While the book has received criticism from those challenging its methodology or the precision of its numbers, ultimately no serious scholar or thinker challenges the larger point that communist regimes in the 20th century were responsible for the mass slaughter of enormous numbers of human beings. I’ve often heard of debates over who was worse, Hitler or Stalin, and while many see Hitler as worse for his race inspired killings when compared to Stalin for his politically and ideologically inspired killings, nobody denies that both men were operating on the same level.

This also made me wonder about the recent call among some on the far left to “punch a Nazi.” Who exactly is a modern Nazi? Who decides? Of course, foolish comparisons of modern politicians or thinkers with the Nazis are often made. Barack Obama, Hillary Clinton, and Donald Trump have all been compared to Hitler, when none of them, obviously, are Hitler. There have even been attempts to compare the modern Jewish state of Israel to Nazi Germany. If modern supporters of Israel and politicians like Hillary Clinton are to be understood as “Nazis,” then such thinking would allow for a lot of people getting punched for “being a Nazi” when they are obviously nothing like the actual Nazis.

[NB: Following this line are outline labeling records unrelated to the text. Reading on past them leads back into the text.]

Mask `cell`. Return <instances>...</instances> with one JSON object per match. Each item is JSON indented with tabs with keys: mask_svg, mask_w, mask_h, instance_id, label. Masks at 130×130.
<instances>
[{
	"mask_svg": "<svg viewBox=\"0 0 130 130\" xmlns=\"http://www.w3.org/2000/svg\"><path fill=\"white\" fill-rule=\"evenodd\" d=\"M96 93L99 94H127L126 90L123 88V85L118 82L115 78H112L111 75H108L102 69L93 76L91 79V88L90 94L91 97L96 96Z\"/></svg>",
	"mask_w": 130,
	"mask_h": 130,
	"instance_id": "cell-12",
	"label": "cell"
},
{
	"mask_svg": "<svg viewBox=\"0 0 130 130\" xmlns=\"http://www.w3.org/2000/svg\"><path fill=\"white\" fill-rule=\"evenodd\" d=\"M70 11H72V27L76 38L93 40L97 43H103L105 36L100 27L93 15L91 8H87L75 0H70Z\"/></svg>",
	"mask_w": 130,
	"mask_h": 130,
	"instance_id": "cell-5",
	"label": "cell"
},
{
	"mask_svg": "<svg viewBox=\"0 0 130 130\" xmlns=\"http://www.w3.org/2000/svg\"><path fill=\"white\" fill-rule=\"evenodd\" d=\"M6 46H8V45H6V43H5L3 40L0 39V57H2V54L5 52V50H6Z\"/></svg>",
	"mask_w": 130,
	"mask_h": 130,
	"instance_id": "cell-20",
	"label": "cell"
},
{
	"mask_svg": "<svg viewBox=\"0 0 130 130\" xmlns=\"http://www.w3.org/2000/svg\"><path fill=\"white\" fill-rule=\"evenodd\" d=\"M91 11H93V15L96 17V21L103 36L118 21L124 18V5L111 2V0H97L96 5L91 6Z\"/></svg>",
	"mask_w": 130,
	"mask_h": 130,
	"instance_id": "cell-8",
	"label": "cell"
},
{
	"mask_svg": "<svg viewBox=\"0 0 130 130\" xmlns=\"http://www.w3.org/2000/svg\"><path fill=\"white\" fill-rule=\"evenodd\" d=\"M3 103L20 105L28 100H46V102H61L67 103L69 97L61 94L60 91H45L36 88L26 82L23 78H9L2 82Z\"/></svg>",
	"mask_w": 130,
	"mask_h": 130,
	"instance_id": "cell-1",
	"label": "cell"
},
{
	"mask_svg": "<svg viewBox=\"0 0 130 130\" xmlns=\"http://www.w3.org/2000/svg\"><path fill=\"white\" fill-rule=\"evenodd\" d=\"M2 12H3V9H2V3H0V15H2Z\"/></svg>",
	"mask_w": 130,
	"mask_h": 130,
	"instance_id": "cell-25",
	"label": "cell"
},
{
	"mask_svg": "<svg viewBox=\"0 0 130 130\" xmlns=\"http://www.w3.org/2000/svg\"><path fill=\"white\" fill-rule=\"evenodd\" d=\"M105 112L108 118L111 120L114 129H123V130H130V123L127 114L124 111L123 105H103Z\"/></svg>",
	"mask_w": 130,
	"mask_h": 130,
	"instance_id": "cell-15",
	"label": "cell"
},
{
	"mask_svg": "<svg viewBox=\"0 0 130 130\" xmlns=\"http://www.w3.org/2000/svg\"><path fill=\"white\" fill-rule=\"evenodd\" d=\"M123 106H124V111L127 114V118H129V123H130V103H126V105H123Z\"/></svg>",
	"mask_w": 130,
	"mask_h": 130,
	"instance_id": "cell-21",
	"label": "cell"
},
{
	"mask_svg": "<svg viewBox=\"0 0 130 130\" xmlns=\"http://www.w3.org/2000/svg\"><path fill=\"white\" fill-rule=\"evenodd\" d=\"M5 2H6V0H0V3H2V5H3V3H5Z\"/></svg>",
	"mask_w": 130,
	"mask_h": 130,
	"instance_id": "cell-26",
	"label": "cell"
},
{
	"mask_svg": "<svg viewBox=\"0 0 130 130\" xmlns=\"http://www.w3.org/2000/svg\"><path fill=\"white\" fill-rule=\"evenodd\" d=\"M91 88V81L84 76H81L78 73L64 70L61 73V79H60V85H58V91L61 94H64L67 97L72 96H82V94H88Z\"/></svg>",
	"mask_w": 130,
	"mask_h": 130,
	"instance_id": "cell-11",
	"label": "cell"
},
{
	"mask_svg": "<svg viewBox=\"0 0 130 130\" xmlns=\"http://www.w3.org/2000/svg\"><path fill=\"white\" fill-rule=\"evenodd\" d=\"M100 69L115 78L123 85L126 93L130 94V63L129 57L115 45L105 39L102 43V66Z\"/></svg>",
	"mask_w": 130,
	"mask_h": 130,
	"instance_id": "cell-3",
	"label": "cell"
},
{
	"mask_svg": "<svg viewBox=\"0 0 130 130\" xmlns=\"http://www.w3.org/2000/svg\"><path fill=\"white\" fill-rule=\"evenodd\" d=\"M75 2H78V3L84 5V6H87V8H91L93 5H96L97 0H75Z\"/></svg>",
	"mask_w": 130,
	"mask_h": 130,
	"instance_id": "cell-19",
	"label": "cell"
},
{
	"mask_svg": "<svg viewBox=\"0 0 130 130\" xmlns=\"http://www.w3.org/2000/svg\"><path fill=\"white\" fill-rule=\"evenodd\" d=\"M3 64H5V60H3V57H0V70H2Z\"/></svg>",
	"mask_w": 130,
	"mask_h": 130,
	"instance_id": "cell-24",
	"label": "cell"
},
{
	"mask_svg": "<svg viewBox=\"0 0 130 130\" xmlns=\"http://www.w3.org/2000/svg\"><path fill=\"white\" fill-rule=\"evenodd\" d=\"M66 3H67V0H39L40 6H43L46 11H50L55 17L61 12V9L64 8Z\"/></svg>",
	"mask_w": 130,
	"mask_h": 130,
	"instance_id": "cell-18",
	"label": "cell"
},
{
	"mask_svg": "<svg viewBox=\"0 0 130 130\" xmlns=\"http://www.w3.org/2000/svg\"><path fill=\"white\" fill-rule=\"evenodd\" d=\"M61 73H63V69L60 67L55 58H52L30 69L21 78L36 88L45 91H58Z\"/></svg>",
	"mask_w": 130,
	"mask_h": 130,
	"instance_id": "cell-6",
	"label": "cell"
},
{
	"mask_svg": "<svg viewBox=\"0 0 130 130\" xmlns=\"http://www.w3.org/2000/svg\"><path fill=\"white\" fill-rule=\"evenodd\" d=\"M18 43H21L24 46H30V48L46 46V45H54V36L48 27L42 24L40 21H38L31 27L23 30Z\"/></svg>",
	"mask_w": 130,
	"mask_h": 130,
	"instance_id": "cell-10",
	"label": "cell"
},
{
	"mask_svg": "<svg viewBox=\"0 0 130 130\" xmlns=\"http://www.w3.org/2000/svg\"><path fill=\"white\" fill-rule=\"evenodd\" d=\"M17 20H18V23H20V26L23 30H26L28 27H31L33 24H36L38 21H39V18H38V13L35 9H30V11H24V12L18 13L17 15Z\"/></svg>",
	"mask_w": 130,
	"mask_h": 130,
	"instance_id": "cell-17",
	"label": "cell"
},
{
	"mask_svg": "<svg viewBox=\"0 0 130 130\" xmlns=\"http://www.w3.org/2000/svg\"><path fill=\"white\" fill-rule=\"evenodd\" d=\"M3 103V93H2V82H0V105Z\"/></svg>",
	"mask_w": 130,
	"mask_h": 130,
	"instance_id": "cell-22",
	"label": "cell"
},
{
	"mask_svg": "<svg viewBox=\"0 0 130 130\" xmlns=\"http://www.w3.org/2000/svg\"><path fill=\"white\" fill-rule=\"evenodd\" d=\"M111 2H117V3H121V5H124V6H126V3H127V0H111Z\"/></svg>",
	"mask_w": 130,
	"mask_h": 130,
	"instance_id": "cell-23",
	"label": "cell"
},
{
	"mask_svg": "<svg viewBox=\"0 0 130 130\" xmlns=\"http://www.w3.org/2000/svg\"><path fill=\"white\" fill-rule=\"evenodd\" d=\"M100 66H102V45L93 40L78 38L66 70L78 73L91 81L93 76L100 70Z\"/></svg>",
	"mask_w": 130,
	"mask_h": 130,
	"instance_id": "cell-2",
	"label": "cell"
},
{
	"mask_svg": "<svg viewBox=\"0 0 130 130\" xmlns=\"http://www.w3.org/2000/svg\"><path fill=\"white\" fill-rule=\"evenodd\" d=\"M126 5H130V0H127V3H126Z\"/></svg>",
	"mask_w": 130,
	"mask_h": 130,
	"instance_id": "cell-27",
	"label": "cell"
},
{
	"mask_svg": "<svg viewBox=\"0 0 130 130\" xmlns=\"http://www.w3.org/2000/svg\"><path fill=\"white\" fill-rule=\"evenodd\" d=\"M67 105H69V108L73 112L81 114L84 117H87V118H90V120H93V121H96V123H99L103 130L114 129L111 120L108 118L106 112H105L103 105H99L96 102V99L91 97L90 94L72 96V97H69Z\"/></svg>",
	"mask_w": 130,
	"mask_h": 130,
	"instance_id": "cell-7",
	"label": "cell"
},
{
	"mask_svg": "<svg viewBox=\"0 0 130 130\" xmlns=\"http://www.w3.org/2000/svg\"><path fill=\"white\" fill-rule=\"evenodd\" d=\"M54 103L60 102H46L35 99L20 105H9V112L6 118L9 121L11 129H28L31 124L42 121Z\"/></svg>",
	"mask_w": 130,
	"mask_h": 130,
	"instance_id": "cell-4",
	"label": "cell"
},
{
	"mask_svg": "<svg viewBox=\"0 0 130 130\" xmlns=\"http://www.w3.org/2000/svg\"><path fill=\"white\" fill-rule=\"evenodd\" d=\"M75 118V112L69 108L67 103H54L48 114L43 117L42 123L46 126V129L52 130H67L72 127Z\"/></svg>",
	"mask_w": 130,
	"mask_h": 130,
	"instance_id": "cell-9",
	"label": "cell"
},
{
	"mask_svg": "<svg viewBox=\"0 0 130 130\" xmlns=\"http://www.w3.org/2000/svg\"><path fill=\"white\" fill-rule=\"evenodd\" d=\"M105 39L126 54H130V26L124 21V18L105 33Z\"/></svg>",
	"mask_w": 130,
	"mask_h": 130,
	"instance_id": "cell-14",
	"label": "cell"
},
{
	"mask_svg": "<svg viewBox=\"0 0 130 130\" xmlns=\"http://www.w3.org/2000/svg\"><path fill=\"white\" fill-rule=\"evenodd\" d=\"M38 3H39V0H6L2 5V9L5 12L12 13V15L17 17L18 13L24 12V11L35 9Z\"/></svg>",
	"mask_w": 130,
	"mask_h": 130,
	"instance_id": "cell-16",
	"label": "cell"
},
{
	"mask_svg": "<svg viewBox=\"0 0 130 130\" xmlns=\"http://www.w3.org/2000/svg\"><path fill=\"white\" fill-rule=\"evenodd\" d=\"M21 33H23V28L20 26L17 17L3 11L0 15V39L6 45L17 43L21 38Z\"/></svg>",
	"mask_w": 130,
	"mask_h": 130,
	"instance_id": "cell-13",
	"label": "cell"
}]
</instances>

Moreover, Stalin or Mao often (but not always) seem to get a pass, comparatively, as Hitler is cited much more often in these kinds of comparisons. A recent poll in Russia even showed that most Russians consider Stalin to be the greatest personality in human history. Germans would rightly never vote about Hitler in such a way, and I suspect the difference is found in the German and Russian educational systems. But in light of communism’s bloody and brutal reign throughout the 20th century, with arguably 100 million deaths, why aren’t more people concerned with “punching a commie” as well? To be clear, I am not advocating the punching of “commies,” but instead highlighting the discrepancy in calls for action against Nazis in comparison to commies. Communism led to the deaths of far more people than Nazism, after all, even if you attribute all of the deaths of World War II to Hitler (about 62 million).

Perhaps it is, as Florin suggested above, because modern students hear relatively little about the ruthlessness and brutality of 20th century communism? Perhaps it is because in academia there has traditionally been greater sympathy for communist ideals and this influences to what degree the crimes of communist regimes have been emphasized? I am only a historian of medieval Europe, so this is not my area of specialty, but I intend to talk with some colleagues who are specialists and think and read about this topic a bit more as time will allow. I’ll report back.